Y al desbarajuste se abandona con pasión el Gobierno autonómico catalán cuando suspende las elecciones con métodos que el Tribunal Superior de Justicia de Cataluña (TSJC) considera —al menos, cautelarmente— inadecuados, si no ilegales. Lo hace cuando crece la incidencia del virus, lo que justificaría por motivos de salud pública —que no política— el aplazamiento pretendido por los partidos independentistas, Ciudadanos y PP. Lo hace, también, cuando parece acrecentarse el «efecto Illa», lo que lleva a los socialistas a desear que los catalanes voten hoy mejor que mañana, por si más tarde se les pudiera pasar el arroz que, según el CIS, ahora está en su punto.
Que el TSJC paralice de forma provisional la suspensión del 14-F entra dentro de los procedimientos habituales en un Estado de derecho. Que para adoptar la decisión definitiva el tribunal se conceda a sí mismo un plazo que acaba el 8 de febrero, en mitad de la previsible campaña electoral, roza la temeridad. Los jueces son —y deben ser— soberanos e independientes, pero no pueden considerarse a sí mismos una burbuja aislada en el universo, fuera de la cual nada de lo que ocurra los afecte ni les haga acelerar sus decisiones cuando es razonable hacerlo. Porque, si finalmente el TSJC apurara sus propios márgenes temporales hasta el día 8 y decidiera que no haya elecciones el día 14, miles de catalanes podrían haber votado ya por correo y su voto habría que quemarlo. Y toda la maquinaria electoral de la comunidad autónoma y de los partidos políticos estaría en marcha, con los gastos inútiles de dinero público que eso supondría.

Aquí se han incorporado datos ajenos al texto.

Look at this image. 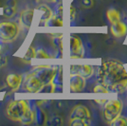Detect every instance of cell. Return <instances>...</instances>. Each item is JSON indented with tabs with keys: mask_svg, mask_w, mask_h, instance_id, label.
I'll list each match as a JSON object with an SVG mask.
<instances>
[{
	"mask_svg": "<svg viewBox=\"0 0 127 126\" xmlns=\"http://www.w3.org/2000/svg\"><path fill=\"white\" fill-rule=\"evenodd\" d=\"M99 84L104 85L109 92L123 93L127 90V70L118 61H106L98 69Z\"/></svg>",
	"mask_w": 127,
	"mask_h": 126,
	"instance_id": "cell-1",
	"label": "cell"
},
{
	"mask_svg": "<svg viewBox=\"0 0 127 126\" xmlns=\"http://www.w3.org/2000/svg\"><path fill=\"white\" fill-rule=\"evenodd\" d=\"M58 69V65L42 64V65H38L37 67H35L31 72V74H32L33 76H35L42 83L43 85L45 86L47 84L52 83L53 78L56 75Z\"/></svg>",
	"mask_w": 127,
	"mask_h": 126,
	"instance_id": "cell-2",
	"label": "cell"
},
{
	"mask_svg": "<svg viewBox=\"0 0 127 126\" xmlns=\"http://www.w3.org/2000/svg\"><path fill=\"white\" fill-rule=\"evenodd\" d=\"M20 27L12 21L0 22V40L5 43L14 41L19 35Z\"/></svg>",
	"mask_w": 127,
	"mask_h": 126,
	"instance_id": "cell-3",
	"label": "cell"
},
{
	"mask_svg": "<svg viewBox=\"0 0 127 126\" xmlns=\"http://www.w3.org/2000/svg\"><path fill=\"white\" fill-rule=\"evenodd\" d=\"M29 108H30V106L28 104L27 100H13L9 103L6 113L10 120L20 122L23 116L25 115V113Z\"/></svg>",
	"mask_w": 127,
	"mask_h": 126,
	"instance_id": "cell-4",
	"label": "cell"
},
{
	"mask_svg": "<svg viewBox=\"0 0 127 126\" xmlns=\"http://www.w3.org/2000/svg\"><path fill=\"white\" fill-rule=\"evenodd\" d=\"M122 110V101L118 100H106L102 111L103 119L107 123H110L112 121H114L116 118L121 115Z\"/></svg>",
	"mask_w": 127,
	"mask_h": 126,
	"instance_id": "cell-5",
	"label": "cell"
},
{
	"mask_svg": "<svg viewBox=\"0 0 127 126\" xmlns=\"http://www.w3.org/2000/svg\"><path fill=\"white\" fill-rule=\"evenodd\" d=\"M69 56L71 59H82L85 56V48L81 39L71 35L69 37Z\"/></svg>",
	"mask_w": 127,
	"mask_h": 126,
	"instance_id": "cell-6",
	"label": "cell"
},
{
	"mask_svg": "<svg viewBox=\"0 0 127 126\" xmlns=\"http://www.w3.org/2000/svg\"><path fill=\"white\" fill-rule=\"evenodd\" d=\"M23 85L26 91L30 92V93H37V92H41L42 88L44 87L43 84L39 81V80L33 76L32 74H28L26 76L25 80L23 81Z\"/></svg>",
	"mask_w": 127,
	"mask_h": 126,
	"instance_id": "cell-7",
	"label": "cell"
},
{
	"mask_svg": "<svg viewBox=\"0 0 127 126\" xmlns=\"http://www.w3.org/2000/svg\"><path fill=\"white\" fill-rule=\"evenodd\" d=\"M70 119H80L83 121L88 122L90 124L91 121V114H90L88 108L85 105H76L74 108L71 110L70 113Z\"/></svg>",
	"mask_w": 127,
	"mask_h": 126,
	"instance_id": "cell-8",
	"label": "cell"
},
{
	"mask_svg": "<svg viewBox=\"0 0 127 126\" xmlns=\"http://www.w3.org/2000/svg\"><path fill=\"white\" fill-rule=\"evenodd\" d=\"M86 84L85 78L78 74H70V79H69V89L71 92L78 93L83 91Z\"/></svg>",
	"mask_w": 127,
	"mask_h": 126,
	"instance_id": "cell-9",
	"label": "cell"
},
{
	"mask_svg": "<svg viewBox=\"0 0 127 126\" xmlns=\"http://www.w3.org/2000/svg\"><path fill=\"white\" fill-rule=\"evenodd\" d=\"M94 72V68L90 64H71L70 74H78L84 78H89Z\"/></svg>",
	"mask_w": 127,
	"mask_h": 126,
	"instance_id": "cell-10",
	"label": "cell"
},
{
	"mask_svg": "<svg viewBox=\"0 0 127 126\" xmlns=\"http://www.w3.org/2000/svg\"><path fill=\"white\" fill-rule=\"evenodd\" d=\"M22 82H23V77L20 74L11 73L9 74L7 76V78H6V83L8 84V86L13 91H16V90L19 89Z\"/></svg>",
	"mask_w": 127,
	"mask_h": 126,
	"instance_id": "cell-11",
	"label": "cell"
},
{
	"mask_svg": "<svg viewBox=\"0 0 127 126\" xmlns=\"http://www.w3.org/2000/svg\"><path fill=\"white\" fill-rule=\"evenodd\" d=\"M34 15V10L33 9H26L21 11L20 14V23L24 28L30 29L32 27V20Z\"/></svg>",
	"mask_w": 127,
	"mask_h": 126,
	"instance_id": "cell-12",
	"label": "cell"
},
{
	"mask_svg": "<svg viewBox=\"0 0 127 126\" xmlns=\"http://www.w3.org/2000/svg\"><path fill=\"white\" fill-rule=\"evenodd\" d=\"M110 32H111L112 35L117 38L124 36L127 32V26L121 21H118L116 23L111 24L110 27Z\"/></svg>",
	"mask_w": 127,
	"mask_h": 126,
	"instance_id": "cell-13",
	"label": "cell"
},
{
	"mask_svg": "<svg viewBox=\"0 0 127 126\" xmlns=\"http://www.w3.org/2000/svg\"><path fill=\"white\" fill-rule=\"evenodd\" d=\"M37 10L40 11H42V16H41V20L40 21L42 23H46V22L49 20L53 15V12L51 11V9L48 7V6L45 5V4H42V5L38 6Z\"/></svg>",
	"mask_w": 127,
	"mask_h": 126,
	"instance_id": "cell-14",
	"label": "cell"
},
{
	"mask_svg": "<svg viewBox=\"0 0 127 126\" xmlns=\"http://www.w3.org/2000/svg\"><path fill=\"white\" fill-rule=\"evenodd\" d=\"M35 120V116H34V112L31 109V107L27 110V112L25 113V115L23 116V118L20 121V123L22 124H31Z\"/></svg>",
	"mask_w": 127,
	"mask_h": 126,
	"instance_id": "cell-15",
	"label": "cell"
},
{
	"mask_svg": "<svg viewBox=\"0 0 127 126\" xmlns=\"http://www.w3.org/2000/svg\"><path fill=\"white\" fill-rule=\"evenodd\" d=\"M106 16H107L108 21L110 22L111 24L116 23L118 21H121L120 12L117 11V10H115V9H109L107 11V12H106Z\"/></svg>",
	"mask_w": 127,
	"mask_h": 126,
	"instance_id": "cell-16",
	"label": "cell"
},
{
	"mask_svg": "<svg viewBox=\"0 0 127 126\" xmlns=\"http://www.w3.org/2000/svg\"><path fill=\"white\" fill-rule=\"evenodd\" d=\"M63 18L57 15H52L49 20H48L44 24V26L46 27H63Z\"/></svg>",
	"mask_w": 127,
	"mask_h": 126,
	"instance_id": "cell-17",
	"label": "cell"
},
{
	"mask_svg": "<svg viewBox=\"0 0 127 126\" xmlns=\"http://www.w3.org/2000/svg\"><path fill=\"white\" fill-rule=\"evenodd\" d=\"M53 36V45L55 46V47L58 49V51L61 54L63 52V34L59 33V34H52Z\"/></svg>",
	"mask_w": 127,
	"mask_h": 126,
	"instance_id": "cell-18",
	"label": "cell"
},
{
	"mask_svg": "<svg viewBox=\"0 0 127 126\" xmlns=\"http://www.w3.org/2000/svg\"><path fill=\"white\" fill-rule=\"evenodd\" d=\"M35 51H36V50H35L34 47H30L29 48H28V50H27L25 56L22 58V61L26 63H31L32 59L35 58Z\"/></svg>",
	"mask_w": 127,
	"mask_h": 126,
	"instance_id": "cell-19",
	"label": "cell"
},
{
	"mask_svg": "<svg viewBox=\"0 0 127 126\" xmlns=\"http://www.w3.org/2000/svg\"><path fill=\"white\" fill-rule=\"evenodd\" d=\"M15 11L16 8L14 5H7L3 9V15L5 16V17H8V18L12 17V16L14 15V13H15Z\"/></svg>",
	"mask_w": 127,
	"mask_h": 126,
	"instance_id": "cell-20",
	"label": "cell"
},
{
	"mask_svg": "<svg viewBox=\"0 0 127 126\" xmlns=\"http://www.w3.org/2000/svg\"><path fill=\"white\" fill-rule=\"evenodd\" d=\"M109 124L112 126H127V118L119 116L114 121H112Z\"/></svg>",
	"mask_w": 127,
	"mask_h": 126,
	"instance_id": "cell-21",
	"label": "cell"
},
{
	"mask_svg": "<svg viewBox=\"0 0 127 126\" xmlns=\"http://www.w3.org/2000/svg\"><path fill=\"white\" fill-rule=\"evenodd\" d=\"M34 116H35L34 121H37L38 124H44L46 122V115L41 109H37L36 112H34Z\"/></svg>",
	"mask_w": 127,
	"mask_h": 126,
	"instance_id": "cell-22",
	"label": "cell"
},
{
	"mask_svg": "<svg viewBox=\"0 0 127 126\" xmlns=\"http://www.w3.org/2000/svg\"><path fill=\"white\" fill-rule=\"evenodd\" d=\"M69 124L72 126H87L90 125L88 122L80 120V119H70L69 121Z\"/></svg>",
	"mask_w": 127,
	"mask_h": 126,
	"instance_id": "cell-23",
	"label": "cell"
},
{
	"mask_svg": "<svg viewBox=\"0 0 127 126\" xmlns=\"http://www.w3.org/2000/svg\"><path fill=\"white\" fill-rule=\"evenodd\" d=\"M35 58L36 59H50V56L48 55L46 50H44L43 48H40L35 51Z\"/></svg>",
	"mask_w": 127,
	"mask_h": 126,
	"instance_id": "cell-24",
	"label": "cell"
},
{
	"mask_svg": "<svg viewBox=\"0 0 127 126\" xmlns=\"http://www.w3.org/2000/svg\"><path fill=\"white\" fill-rule=\"evenodd\" d=\"M94 92L95 93H109L108 89L106 88L104 85H102L101 84H96V86L94 87Z\"/></svg>",
	"mask_w": 127,
	"mask_h": 126,
	"instance_id": "cell-25",
	"label": "cell"
},
{
	"mask_svg": "<svg viewBox=\"0 0 127 126\" xmlns=\"http://www.w3.org/2000/svg\"><path fill=\"white\" fill-rule=\"evenodd\" d=\"M69 16H70V21H74L76 18V9L72 5H70L69 7Z\"/></svg>",
	"mask_w": 127,
	"mask_h": 126,
	"instance_id": "cell-26",
	"label": "cell"
},
{
	"mask_svg": "<svg viewBox=\"0 0 127 126\" xmlns=\"http://www.w3.org/2000/svg\"><path fill=\"white\" fill-rule=\"evenodd\" d=\"M7 63H8V58L6 57V56H3L1 54V51H0V68L1 67H4Z\"/></svg>",
	"mask_w": 127,
	"mask_h": 126,
	"instance_id": "cell-27",
	"label": "cell"
},
{
	"mask_svg": "<svg viewBox=\"0 0 127 126\" xmlns=\"http://www.w3.org/2000/svg\"><path fill=\"white\" fill-rule=\"evenodd\" d=\"M82 4L84 5L85 8L89 9V8H91V7L93 6L94 1H93V0H82Z\"/></svg>",
	"mask_w": 127,
	"mask_h": 126,
	"instance_id": "cell-28",
	"label": "cell"
},
{
	"mask_svg": "<svg viewBox=\"0 0 127 126\" xmlns=\"http://www.w3.org/2000/svg\"><path fill=\"white\" fill-rule=\"evenodd\" d=\"M56 15L59 16V17H61V18H63V6L62 5H59L58 9H57V13H56Z\"/></svg>",
	"mask_w": 127,
	"mask_h": 126,
	"instance_id": "cell-29",
	"label": "cell"
},
{
	"mask_svg": "<svg viewBox=\"0 0 127 126\" xmlns=\"http://www.w3.org/2000/svg\"><path fill=\"white\" fill-rule=\"evenodd\" d=\"M49 2H55V1H57V0H48Z\"/></svg>",
	"mask_w": 127,
	"mask_h": 126,
	"instance_id": "cell-30",
	"label": "cell"
}]
</instances>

Si, por el contrario, la decisión judicial es que se vote el 14-F, otros miles de catalanes podrían no acudir a votar por miedo al contagio. Y quizá algunos componentes de las mesas electorales se negarían a estar un día entero en un lugar cerrado en el que no parará de pasar gente, con el evidente riesgo para su salud que eso pudiera suponer.
Que a tres semanas de las elecciones no sepamos si se van a celebrar —mientras los hospitales se llenan de enfermos— es un capítulo más, aunque especialmente representativo y doloroso, de la deriva caótica en la que Cataluña se ha sumido desde que el nacionalismo colaboracionista convergente burgués decidió convertirse en un independentismo rupturista antisistema, pretendiendo seguir siendo burgués pero uniendo su suerte a los extremistas incontrolados que, por definición, son incontrolables. Cría cuervos.
Ahora, todo es barullo y desolación, no existen las certezas, se multiplican las sospechas y se acumulan las artimañas. Sería grotesco si no viviéramos en medio de una tragedia.